PAGE EXCERPT:
::::::::

Code One is the name of the Republic of Korea Air Force aircraft which carries the President of South Korea.  The current aircraft used as Code One is one Boeing 747-8I leased from Korean Air.

Historically, the lease for Code One has been filled by either Korean Air or Asiana Airlines. It was reported in 2018 that Korean Air's lease expires in March 2021 and that a bidding process was open to secure a new lease. Government officials said that low-cost carriers might be requested to submit bids, in addition to those requested by Asiana Airlines and Korean Air.

The aircraft has undergone a "full-scale renovation" which will include "decorating the exterior", as well as customizing the interior to include a sleeping area and office, as well as reinforcement to protect the president's security.

The current presidential plane has been in service since January 2022 after extensive retrofitting and inspection. There is also an identical plane of the same type that will travel with the President at all times for security purposes and to act as a backup in case of an emergency.

Acquirement 
In 2010 as part of the VC-X program the Republic of Korea Air Force along with the Presidential Security Service leased a Boeing 747-400 from Korean Air to serve as the Code One. The contract were extended until 2021 due to administrative problem.

In March 2020, the lease for Code One ended and the bidding process from Korean Air and Asiana Airlines began and when the bidding process was concluded the South Korean Air Force and the Presidential Security Service decided that Korean Air would get the contract to provide the new Code One aircraft.

::::::::

GIVEN MATERIAL:
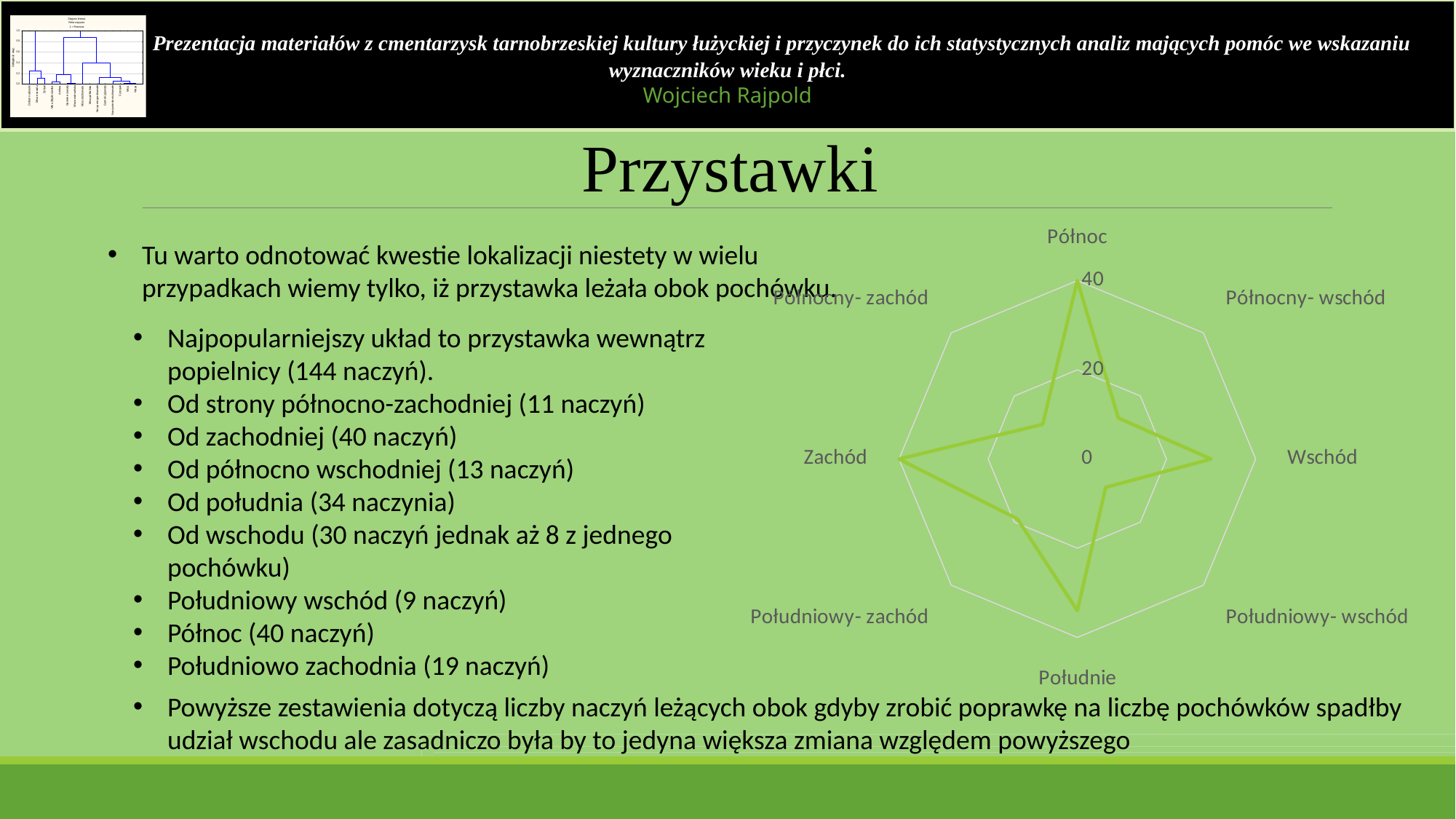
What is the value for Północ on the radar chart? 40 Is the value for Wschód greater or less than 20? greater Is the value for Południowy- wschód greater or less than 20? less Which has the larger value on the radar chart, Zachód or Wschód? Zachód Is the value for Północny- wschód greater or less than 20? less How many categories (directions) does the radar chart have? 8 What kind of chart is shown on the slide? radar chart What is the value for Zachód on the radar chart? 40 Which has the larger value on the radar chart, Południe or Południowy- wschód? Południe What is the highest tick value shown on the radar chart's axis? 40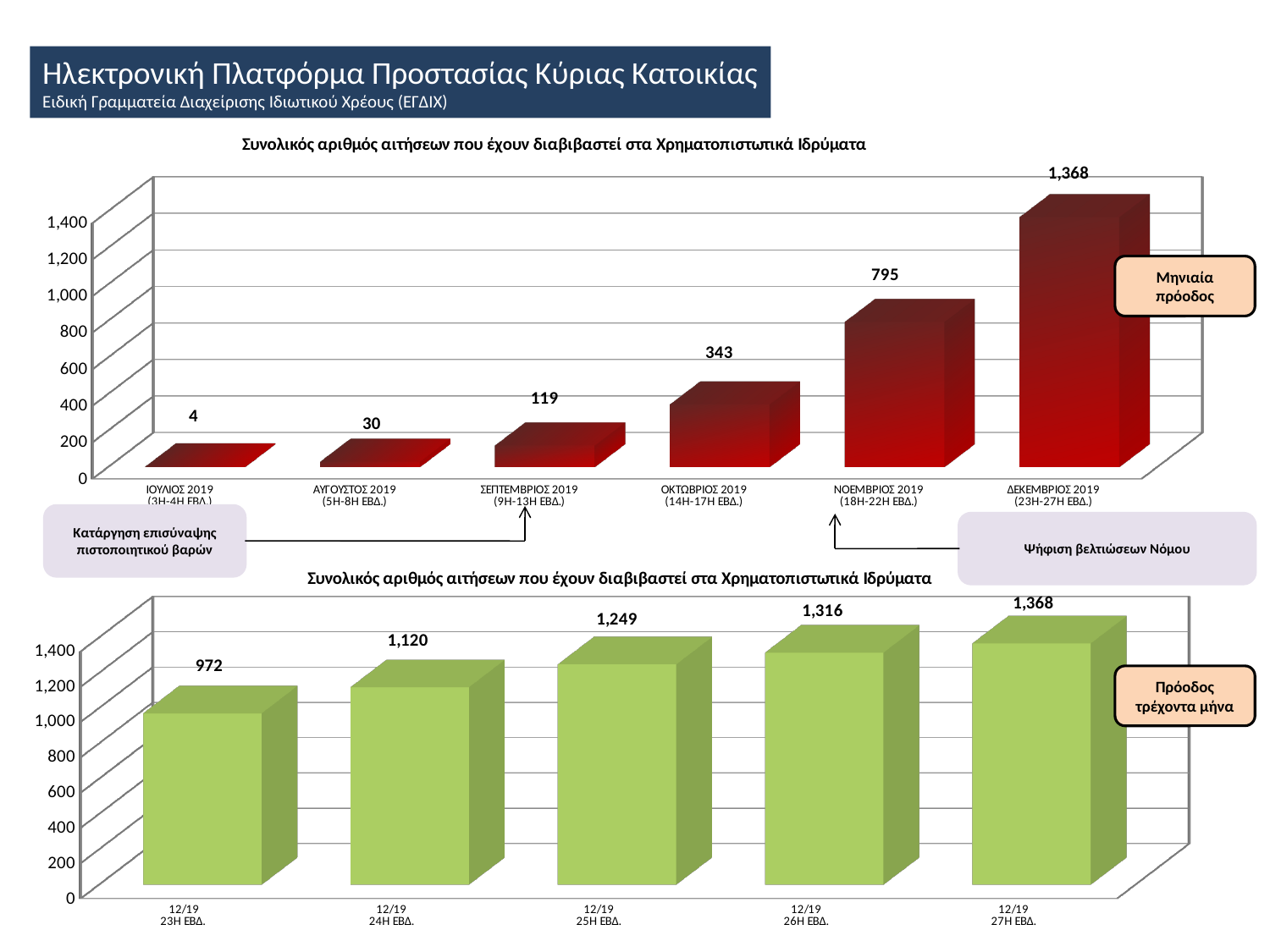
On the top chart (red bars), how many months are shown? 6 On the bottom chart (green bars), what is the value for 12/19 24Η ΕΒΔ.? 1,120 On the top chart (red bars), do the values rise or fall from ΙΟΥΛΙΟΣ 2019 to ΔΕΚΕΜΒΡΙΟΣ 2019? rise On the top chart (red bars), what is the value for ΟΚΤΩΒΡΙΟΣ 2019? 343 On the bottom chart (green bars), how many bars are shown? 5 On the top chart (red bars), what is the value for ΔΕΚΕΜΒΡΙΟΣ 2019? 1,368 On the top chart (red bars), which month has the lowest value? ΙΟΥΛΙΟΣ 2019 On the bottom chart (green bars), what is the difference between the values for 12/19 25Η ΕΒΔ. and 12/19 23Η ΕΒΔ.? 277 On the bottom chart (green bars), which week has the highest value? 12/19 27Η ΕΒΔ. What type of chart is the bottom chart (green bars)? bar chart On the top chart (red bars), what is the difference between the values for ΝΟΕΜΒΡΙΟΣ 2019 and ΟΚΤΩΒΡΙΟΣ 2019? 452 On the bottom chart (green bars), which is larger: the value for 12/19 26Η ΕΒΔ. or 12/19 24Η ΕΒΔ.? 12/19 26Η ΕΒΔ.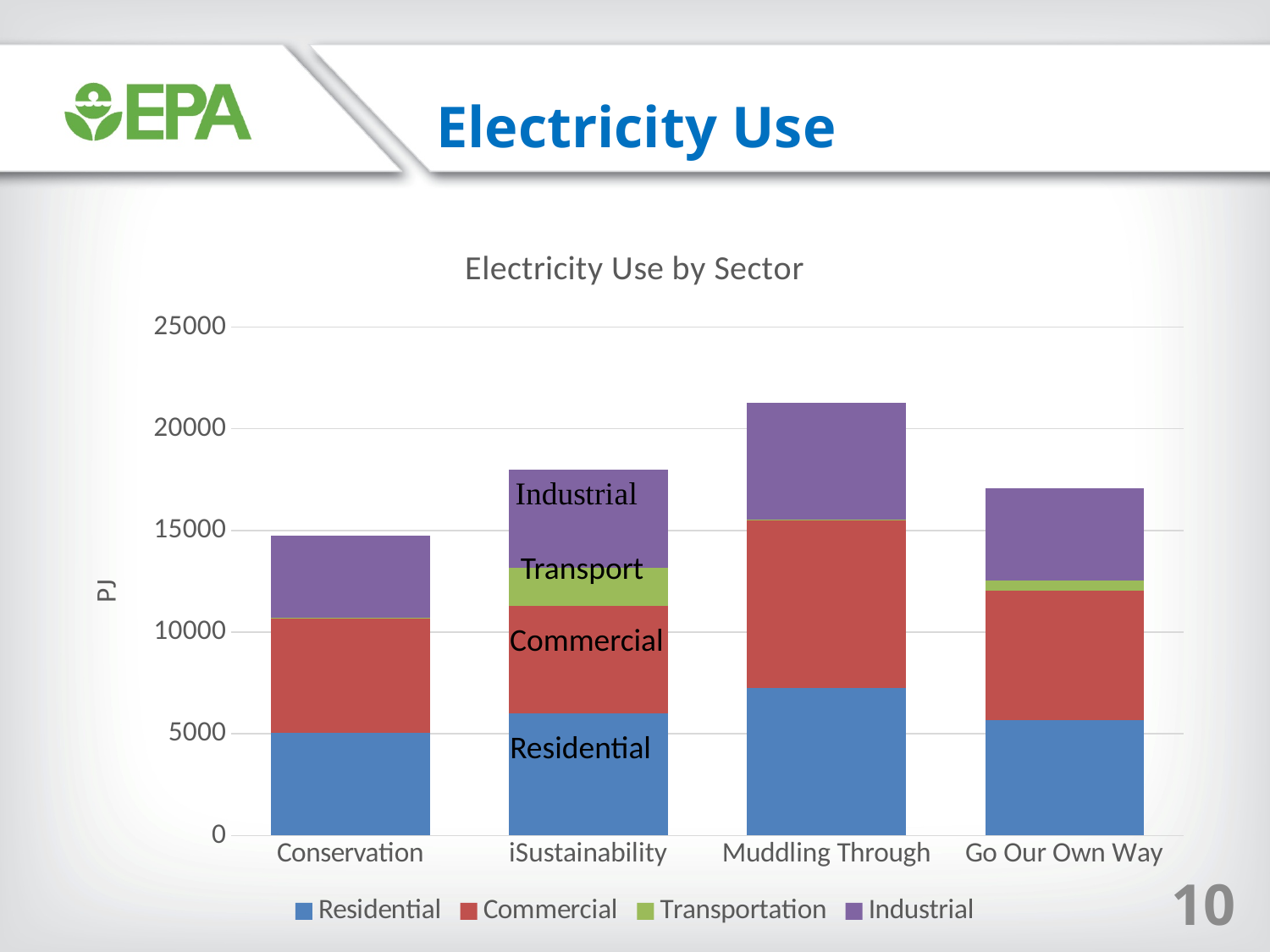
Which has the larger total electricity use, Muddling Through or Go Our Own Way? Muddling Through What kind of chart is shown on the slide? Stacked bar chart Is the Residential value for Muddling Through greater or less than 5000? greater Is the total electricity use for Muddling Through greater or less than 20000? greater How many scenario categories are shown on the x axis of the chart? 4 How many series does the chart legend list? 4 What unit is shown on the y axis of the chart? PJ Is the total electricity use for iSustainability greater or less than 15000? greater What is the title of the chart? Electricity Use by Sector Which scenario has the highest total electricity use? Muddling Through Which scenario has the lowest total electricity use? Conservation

::::::::

WORK INSTRUCTIONS:
1. Using the Code One article, answer these:
(a) What type of aircraft currently serves as Code One, and from which airline is it leased?
(b) Since what month and year has the current presidential plane been in service?
(c) What aircraft was leased in 2010 to serve as Code One?
2. Write the next part of the Code One article, starting after its final sentence.
The data has nothing to do with the Code One article.

ANSWERS GIVEN:
1.
(a) A Boeing 747-8I, leased from Korean Air.
(b) January 2022.
(c) A Boeing 747-400 leased from Korean Air.

2.
Other presidential aircraft
Before 2010, the President would travel in a reconfigured Boeing 747 provided by either Korean Air or Asiana Airlines, which would temporarily serve as the Code One, with the Presidential seal being displayed, so it was noted that the President was on board. When official use was over the aircraft was reverted to normal and used once again as a commercial aircraft.

Security 
Code One has a vast array of security measures most of which are highly classified. Code One is equipped with advanced communications and defense systems including radar-signal jammers and flares to deflect against heat-seeking missiles.

Interior
The interior of the aircraft is mostly unknown and classified, but what is known, is that the aircraft is reconfigured with an office and a bedroom among other amenities. Code One is not only meant for travel and comfort but also as a command post, that is used for the President to lead the country from anywhere in the world. It is also meant for them to fulfill their duties as the Commander in Chief and supreme authority of the armed forces.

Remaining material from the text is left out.